→ **Task to carry out**
Rewrite the material below, replacing every "porch" with "veranda" and leaving everything else unchanged.

##############################

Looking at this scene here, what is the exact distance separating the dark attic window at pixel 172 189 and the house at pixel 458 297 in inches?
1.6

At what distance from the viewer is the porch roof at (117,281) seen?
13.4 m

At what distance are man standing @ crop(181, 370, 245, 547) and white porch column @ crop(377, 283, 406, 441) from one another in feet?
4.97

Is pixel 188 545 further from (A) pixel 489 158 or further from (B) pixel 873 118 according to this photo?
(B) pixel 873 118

##############################

→ **Written reply**
Looking at this scene here, what is the exact distance separating the dark attic window at pixel 172 189 and the house at pixel 458 297 in inches?
1.6

At what distance from the viewer is the veranda roof at (117,281) seen?
13.4 m

At what distance are man standing @ crop(181, 370, 245, 547) and white veranda column @ crop(377, 283, 406, 441) from one another in feet?
4.97

Is pixel 188 545 further from (A) pixel 489 158 or further from (B) pixel 873 118 according to this photo?
(B) pixel 873 118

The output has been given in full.